Aww, sweetie, you're the one doing all the hard work.
Years ago when I was here the first time, after about 6 months or so I figured out the DBing isn't really about saving your M. Sure, there's some good advice on how to stop killing it further, but we're lured in here by the hope we can make everything all better.
IMO, DBing is really about saving yourself. How to make yourself a better person and being part of a community here where the people understand your pain and give their advice, friendship, support, and shoulders for as long as you need them for whichever road you chose--whether you continue standing or whether you chose to move on at some point.
I know you think you're near a point where you might have to make a decision, but I think you might be looking at the wrong decision.
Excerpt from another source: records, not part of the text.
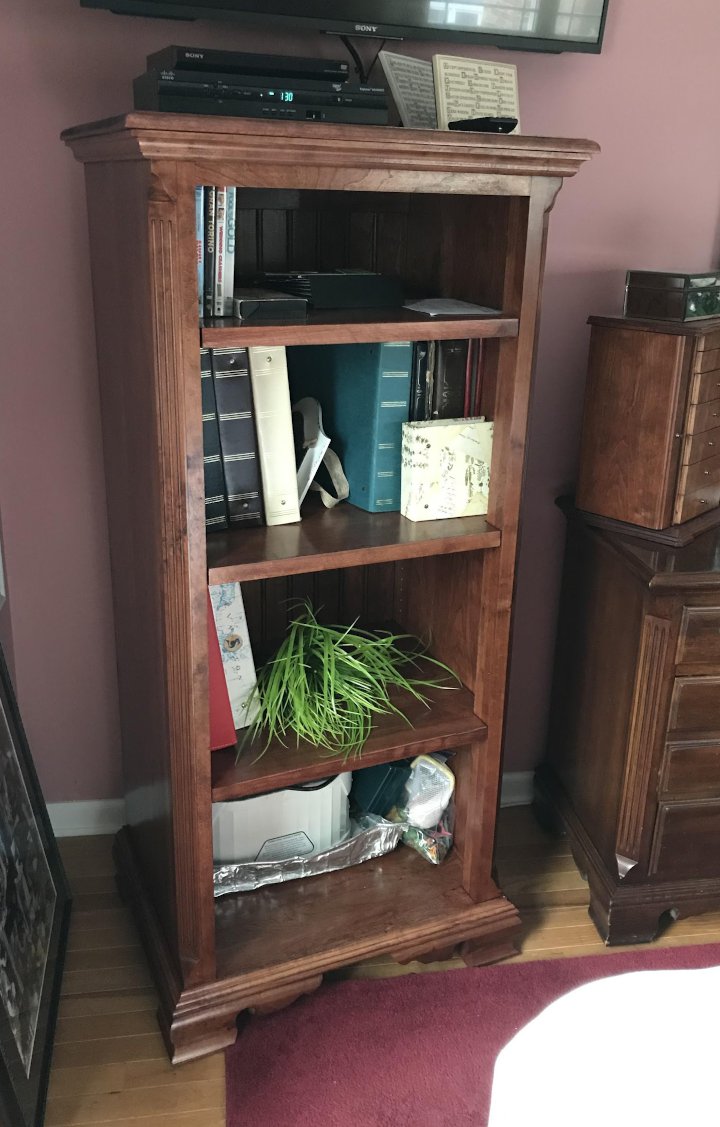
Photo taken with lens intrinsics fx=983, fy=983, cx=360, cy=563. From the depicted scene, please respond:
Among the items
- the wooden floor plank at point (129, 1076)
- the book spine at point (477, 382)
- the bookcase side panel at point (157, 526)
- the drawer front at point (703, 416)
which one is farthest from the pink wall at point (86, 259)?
the wooden floor plank at point (129, 1076)

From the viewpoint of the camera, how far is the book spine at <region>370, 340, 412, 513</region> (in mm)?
1447

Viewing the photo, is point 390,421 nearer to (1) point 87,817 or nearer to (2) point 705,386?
(2) point 705,386

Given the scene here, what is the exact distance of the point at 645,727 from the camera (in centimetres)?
165

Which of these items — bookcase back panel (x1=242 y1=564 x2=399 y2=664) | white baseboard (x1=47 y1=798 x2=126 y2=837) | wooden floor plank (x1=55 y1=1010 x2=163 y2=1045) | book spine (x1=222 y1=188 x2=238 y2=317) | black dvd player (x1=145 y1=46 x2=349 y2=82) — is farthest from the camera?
white baseboard (x1=47 y1=798 x2=126 y2=837)

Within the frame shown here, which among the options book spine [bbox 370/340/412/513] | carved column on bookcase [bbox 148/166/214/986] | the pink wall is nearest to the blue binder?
book spine [bbox 370/340/412/513]

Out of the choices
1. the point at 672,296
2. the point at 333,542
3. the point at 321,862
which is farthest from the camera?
the point at 321,862

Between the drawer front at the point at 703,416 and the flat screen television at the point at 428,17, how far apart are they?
639 mm

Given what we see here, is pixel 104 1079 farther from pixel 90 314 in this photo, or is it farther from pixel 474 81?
pixel 474 81

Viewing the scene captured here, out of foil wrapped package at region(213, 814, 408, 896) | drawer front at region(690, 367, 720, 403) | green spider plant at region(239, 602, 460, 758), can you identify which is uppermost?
drawer front at region(690, 367, 720, 403)

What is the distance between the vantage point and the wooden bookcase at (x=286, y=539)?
1201 mm

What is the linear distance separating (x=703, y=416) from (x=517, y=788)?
0.95 m

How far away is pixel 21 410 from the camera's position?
5.56 feet

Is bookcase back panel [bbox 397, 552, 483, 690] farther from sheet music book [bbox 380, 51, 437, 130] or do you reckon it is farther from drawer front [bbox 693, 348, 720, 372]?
sheet music book [bbox 380, 51, 437, 130]

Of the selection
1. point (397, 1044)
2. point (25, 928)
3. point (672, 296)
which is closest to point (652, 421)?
point (672, 296)
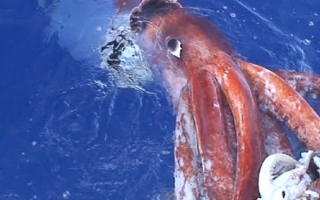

Or at least looking at it in the wrong way.
I think your "decision" should actually be a realization that you need to detach yourself from him. Whether you still want him as a H or not shouldn't change your behavior or actions towards him. Like continuing to not take his bait, changing up how you interact with him like texting him instead when he ignores you talking, etc. because whatever happens, you're going to have to have some sort of relationship with him because of your son and ideally you'd like those interactions to be as pleasant as possible, right?
So, since any "decision" isn't going to change what you're doing, you don't really need to decide a yes or no as to your future with him. You can simply decide to leave it up to fate, God, Puxatawney Phil, or the Loch Ness Monster for now. To keep evolving and working on yourself and what you *can* control and letting go of what you can't control.